For one part of this project, I got the chance to get my hands dirty with my old friend monit. Monit, for those that don’t know, is a UNIX system administrators dream.
Here’s a brief run down of what monit can do from the web site:
Monit can start a process if it does not run, restart a process if it does not respond and stop a process if it uses too much resources. You can use Monit to monitor files, directories and filesystems for changes, such as timestamp changes, checksum changes or size changes. You can also monitor remote hosts; Monit can ping a remote host and can check TCP/IP port connections and server protocols. Monit is controlled via an easy to use control file based on a free-format, token-oriented syntax. Monit logs to syslog or to its own log file and notifies you about error conditions and recovery status via customizable alert.

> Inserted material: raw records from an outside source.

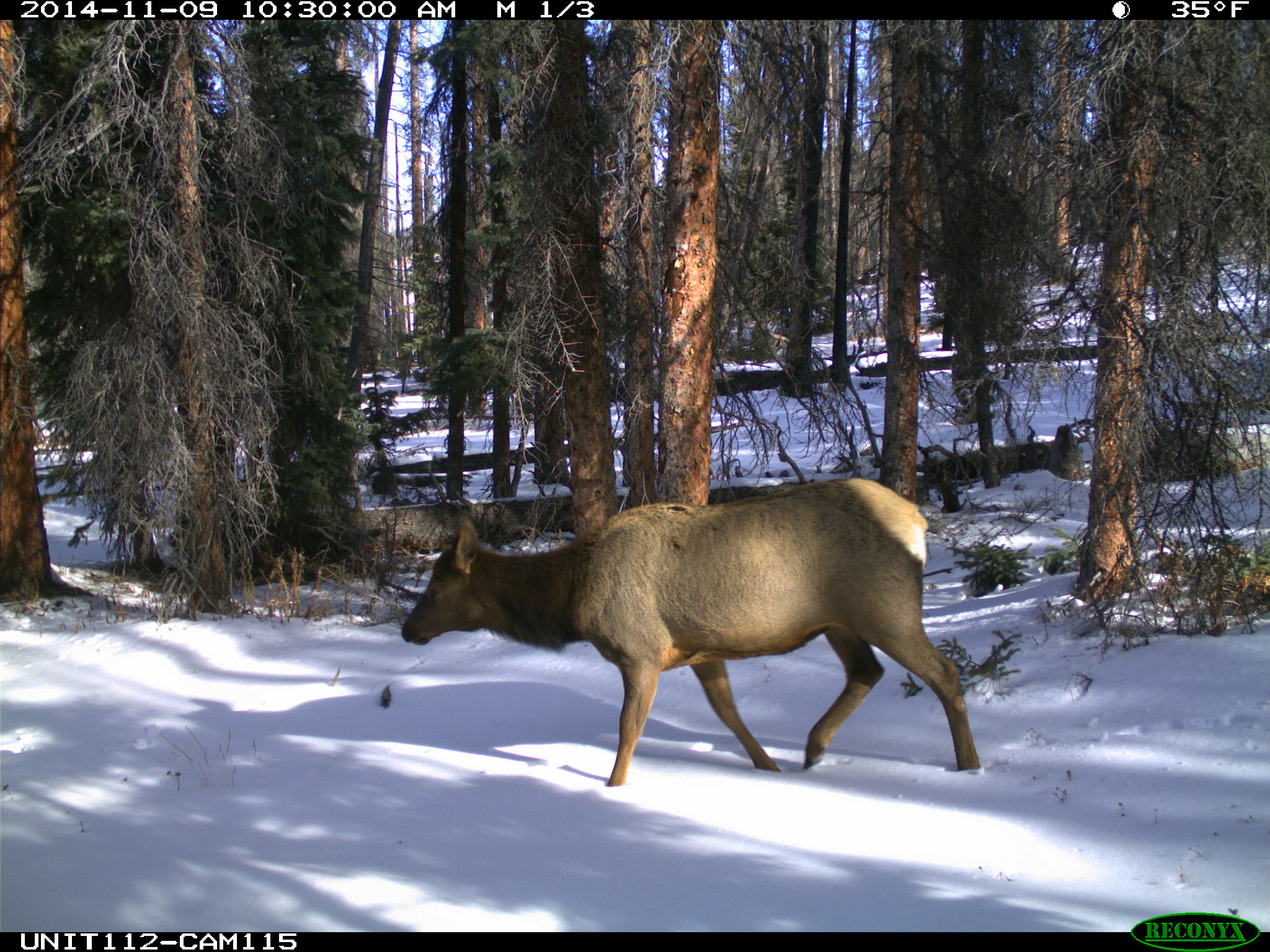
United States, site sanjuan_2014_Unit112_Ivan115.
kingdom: Animalia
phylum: Chordata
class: Mammalia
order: Artiodactyla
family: Cervidae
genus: Cervus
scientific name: Cervus elaphus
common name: red deer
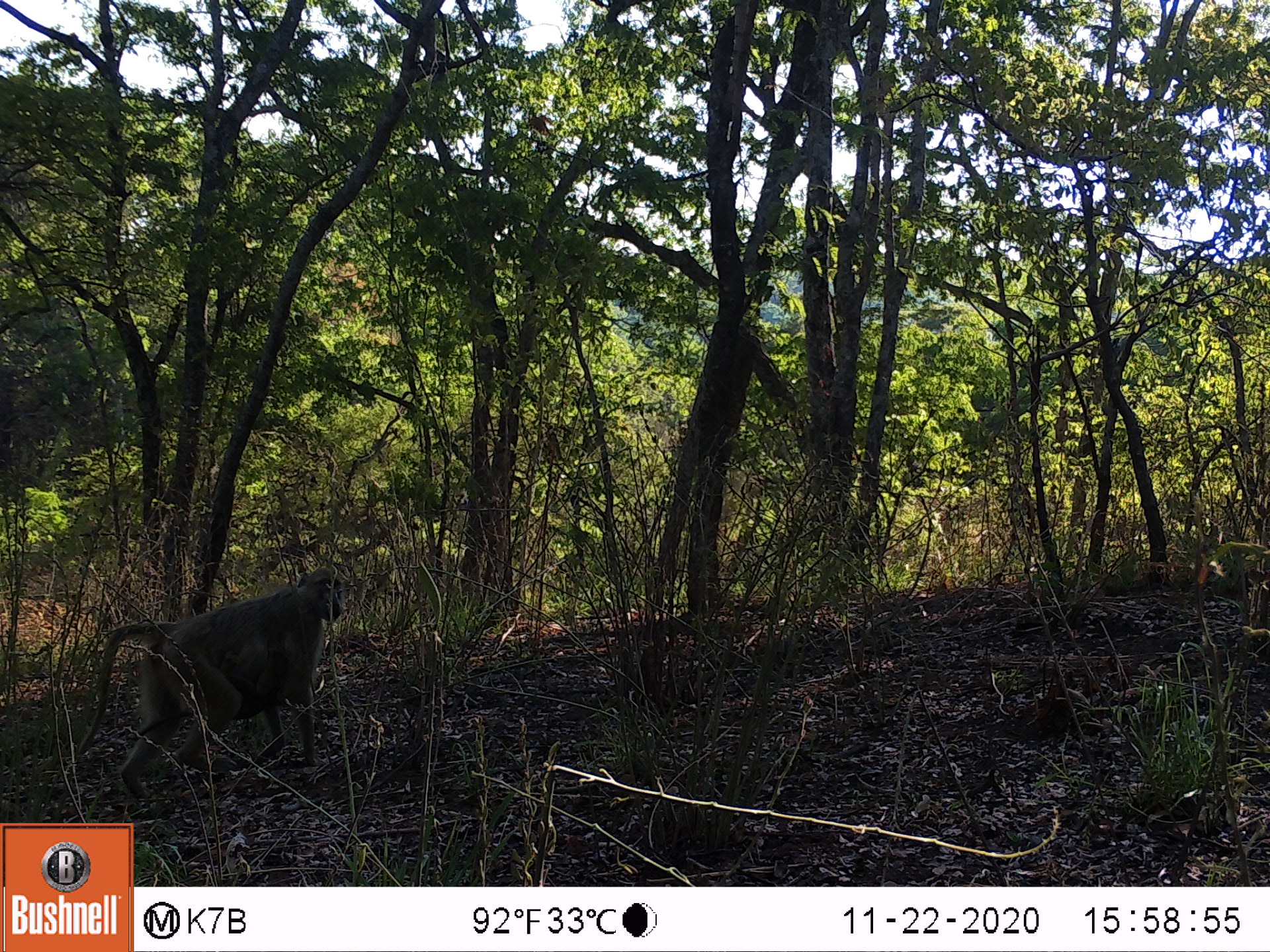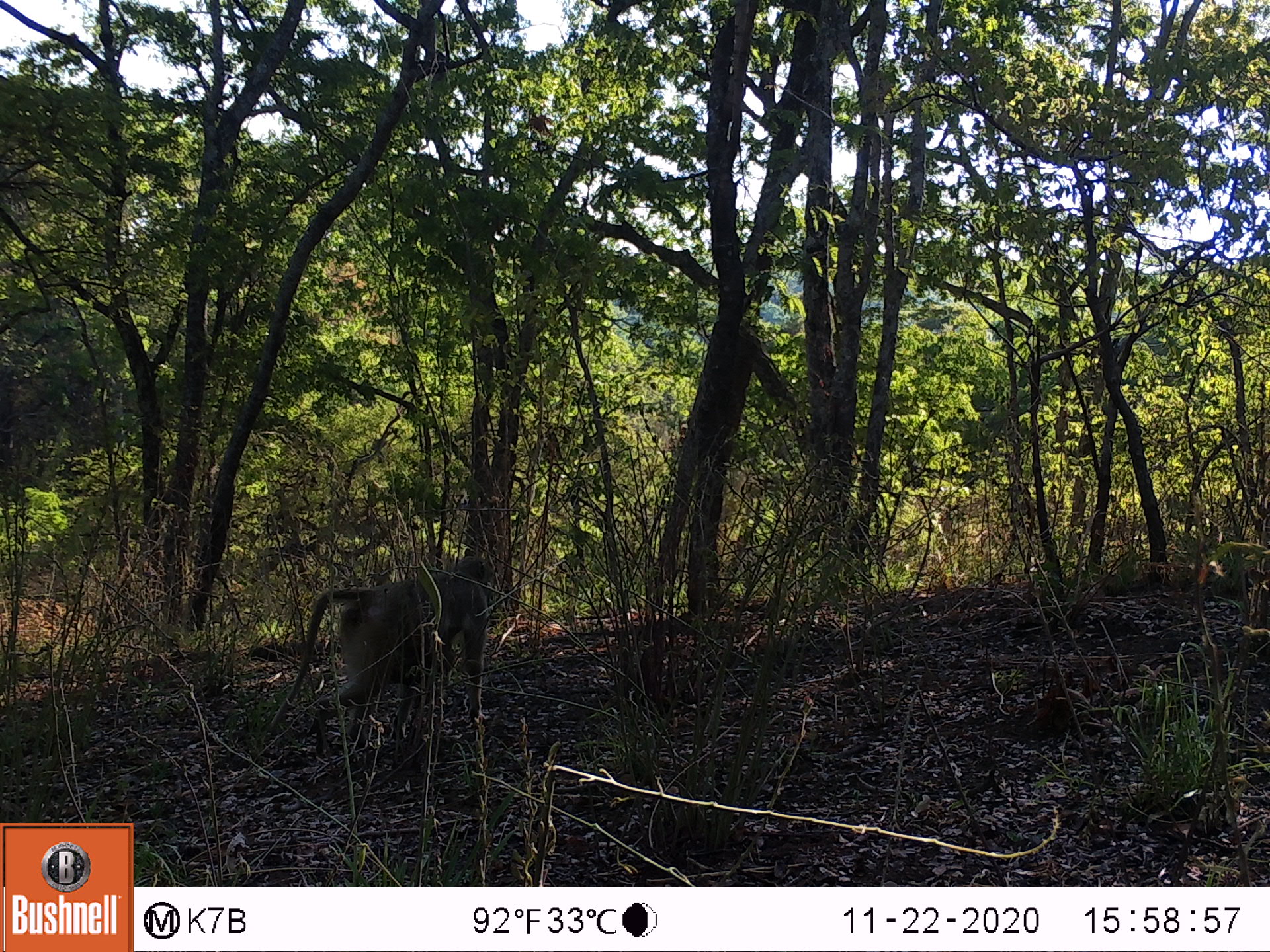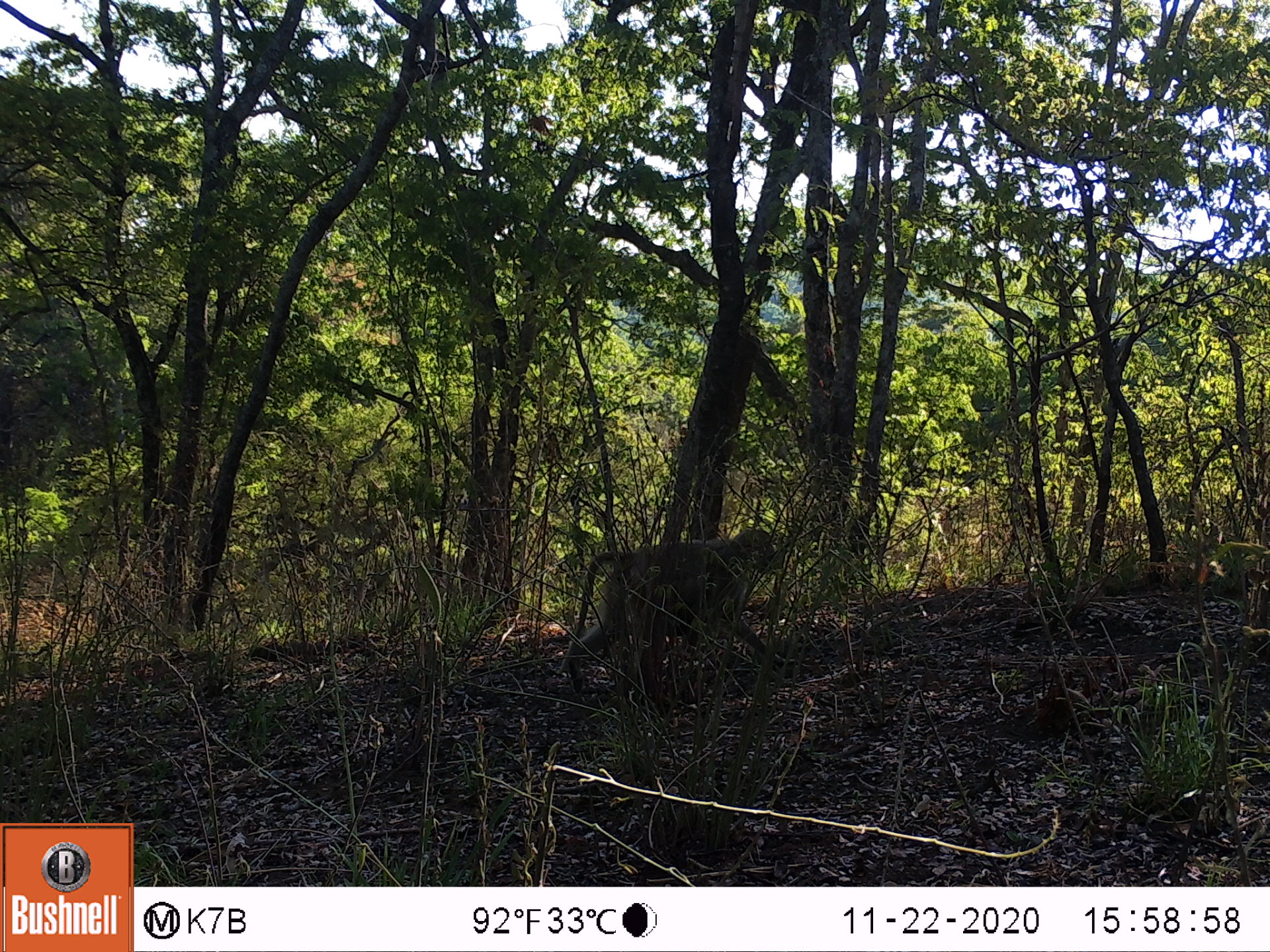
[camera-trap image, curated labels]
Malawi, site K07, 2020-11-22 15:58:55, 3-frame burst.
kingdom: Animalia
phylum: Chordata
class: Mammalia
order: Primates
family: Cercopithecidae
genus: Papio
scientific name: Papio cynocephalus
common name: yellow baboon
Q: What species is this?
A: Yellow baboon (Papio cynocephalus).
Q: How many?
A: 2.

So…with that little bit of unnecessary advertising going on. What was I trying to do? It was pretty simple really. Monitor a process, if it is not running, restart it. However, there was a twist that I hadn’t done before. It needed to restart as a particular user. My past experience had always been monitoring applications such as a ssh server or smtp server. I hadn’t gone down the path of monitoring an application that a user could start. But if you are doing anything like a kiosk, this type of functionality might come in handy for you.

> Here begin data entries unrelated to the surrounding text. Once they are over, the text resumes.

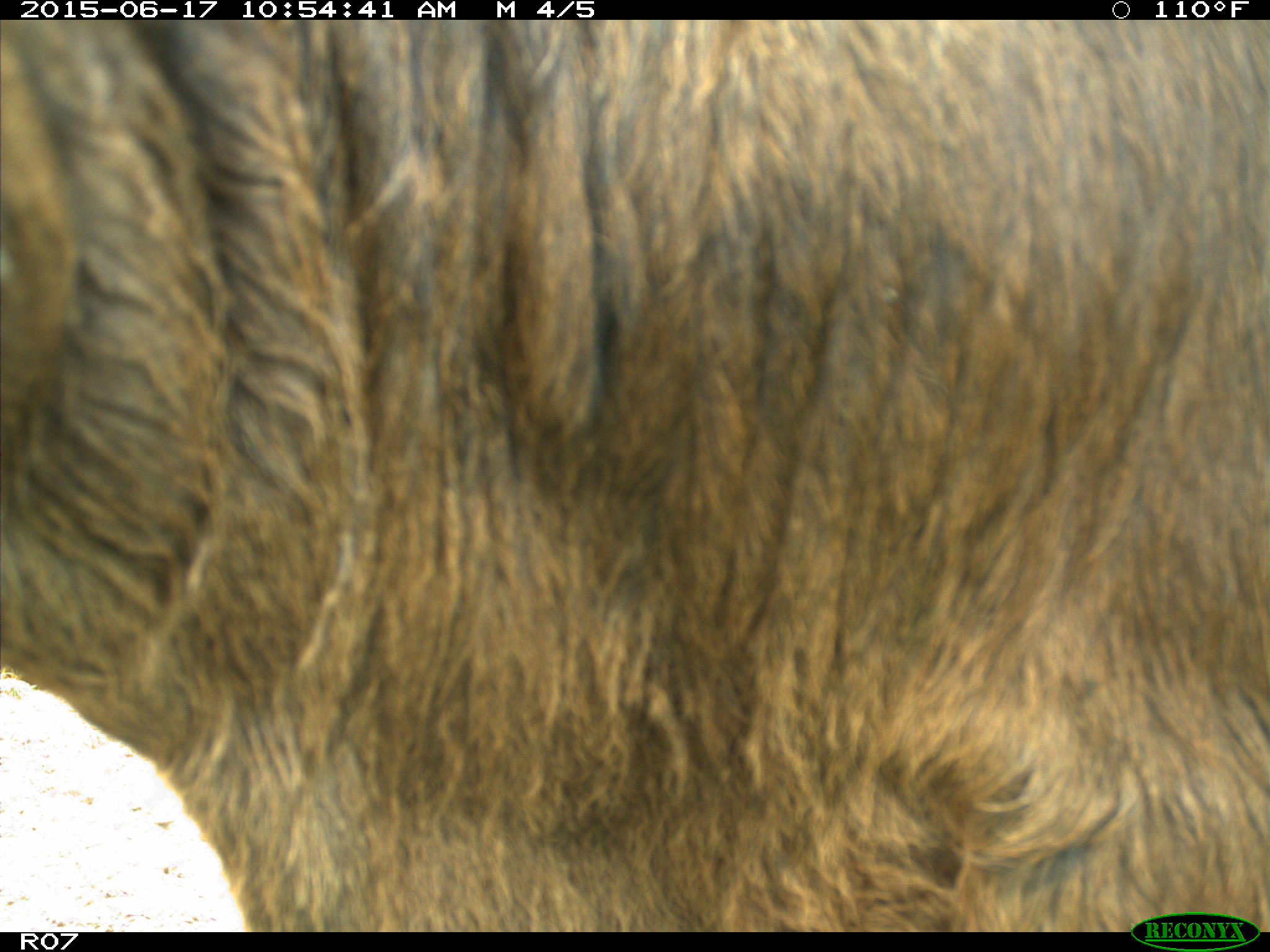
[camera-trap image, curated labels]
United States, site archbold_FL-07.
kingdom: Animalia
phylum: Chordata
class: Mammalia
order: Artiodactyla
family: Bovidae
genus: Bos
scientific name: Bos taurus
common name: domestic cow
Bos taurus (domestic cow).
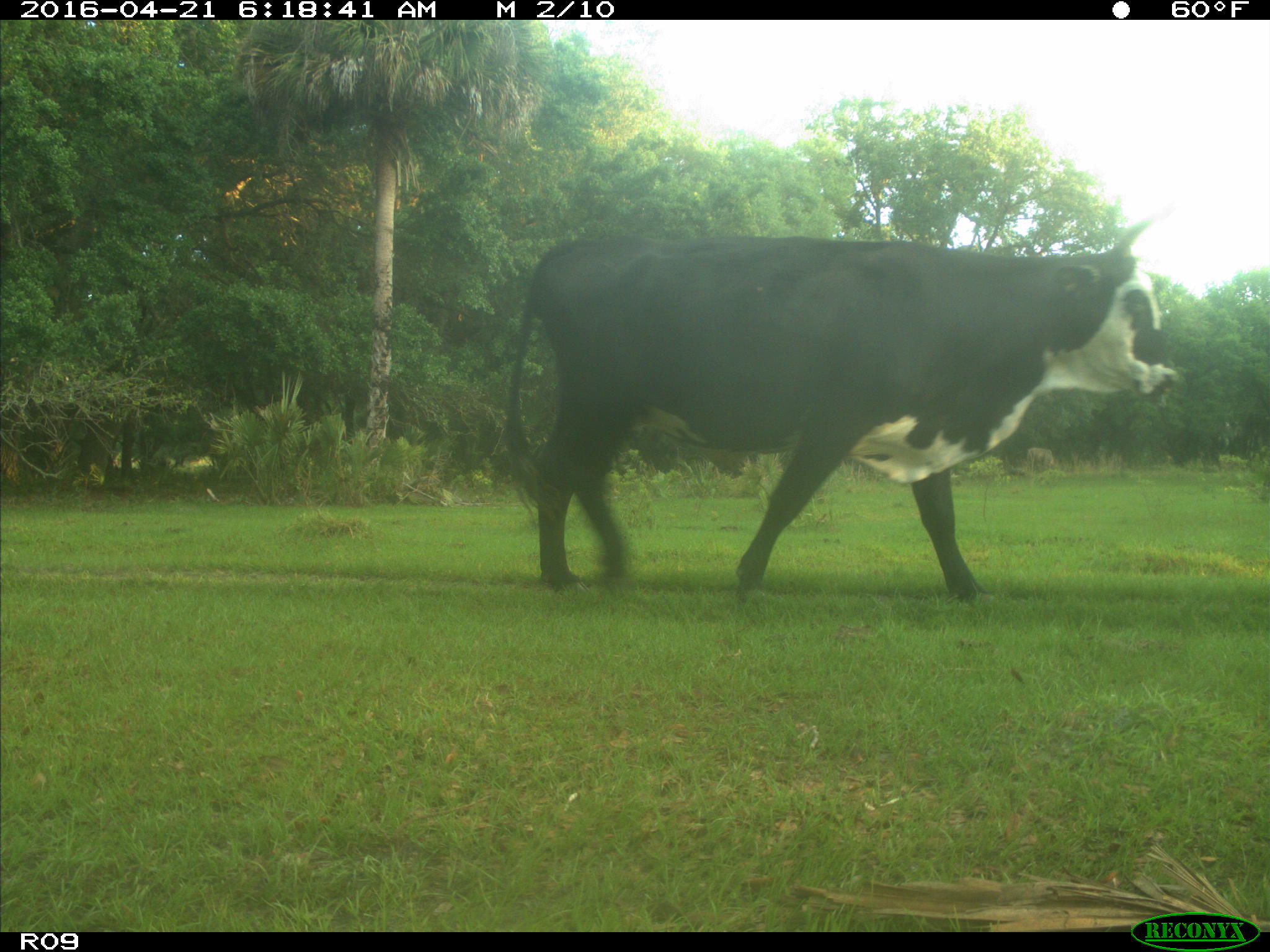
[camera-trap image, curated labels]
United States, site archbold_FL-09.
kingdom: Animalia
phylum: Chordata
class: Mammalia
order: Artiodactyla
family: Bovidae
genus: Bos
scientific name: Bos taurus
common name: domestic cow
Bos taurus (domestic cow).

The solution is ridiculously simple. All you need to do is add an “as” line to the start portion of your script. Here’s an example I found online:
as uid nobody and gid nobody
stop program = "/etc/init.d/tomcat stop"
# You can also use id numbers instead and write:
as uid 99 and with gid 99
I’m sure I’m not the only one that has run into this so I figured I would help spread the word on a very obvious and probably overlooked monit feature.